Data Scaling

Data scaling is a process that adjusts a data set to improve its informational content and conform to specific requirements. It’s also known as feature scaling or data normalization.

To illustrate the motivations behind data scaling, let’s revisit our familiar dataset of economic indicators:

from pandas import read_csv

df = read_csv("https://raw.githubusercontent.com/prof-rossetti/python-for-finance/main/docs/data/monthly-indicators.csv")
df.head()
timestamp cpi fed spy gld
0 2024-05-01 314.069 5.33 525.6718 215.30
1 2024-04-01 313.548 5.33 500.3636 211.87
2 2024-03-01 312.332 5.33 521.3857 205.72
3 2024-02-01 310.326 5.33 504.8645 189.31
4 2024-01-01 308.417 5.33 479.8240 188.45
print(len(df))
print(df["timestamp"].min(), "...", df["timestamp"].max())
234
2004-12-01 ... 2024-05-01

When we plot this data on a graph, we are not able to see the movement of the federal funds rate, because its scale is so much smaller than the other indicators:

import plotly.express as px

chart_df = df.copy()
chart_df.index = df["timestamp"]
chart_df.drop(columns=["timestamp"], inplace=True)
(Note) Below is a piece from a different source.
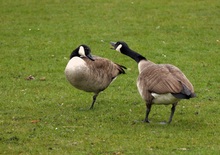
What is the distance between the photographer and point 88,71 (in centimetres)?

px.line(chart_df, y=["cpi", "fed", "spy", "gld"],
        title="Financial indicators over time (unscaled)"
)

Let’s fix this by scaling the data.

Scaling the data will make it easier to plot all these different series on a graph, so we can start to get a sense of how their movements might correlate (in an unofficial way).

Min-Max Scaling

One scaling approach is by dividing each value over the maximum value in that column, essentially expressing each value as a percentage of the greatest value.

scaled_df = df.copy()
scaled_df.index = df["timestamp"]
scaled_df.drop(columns=["timestamp"], inplace=True)

# MIN-MAX SCALING:
# dividing each value by that column's maximum value
scaled_df = scaled_df / scaled_df.max()

px.line(scaled_df, y=["cpi", "fed", "spy", "gld"],
        title="Financial indicators over time (min-max scaled)"
)

When we use min-max scaling, resulting values will be expressed on a scale between zero and one.

Standard Scaling

An alternative, more rigorous, scaling approach mean-centers the data and normalizes by the standard deviation:

scaled_df = df.copy()
scaled_df.index = df["timestamp"]
scaled_df.drop(columns=["timestamp"], inplace=True)

# STANDARD SCALING:
# standardization / normalization
scaled_df = (scaled_df - scaled_df.mean()) / scaled_df.std()

px.line(scaled_df, y=["cpi", "fed", "spy", "gld"],
        title="Financial indicators over time (standard/z-score scaled)"
)

When we use standard scaling, resulting values will be expressed on a scale which is centered around zero.

Now that we have scaled the data, we can more easily compare the movements of all the datasets. Which indicators have been moving up or down at a time when another indicator has been moving up or down. Are there any time periods where we might start to suspect correlation in a positive or negative way?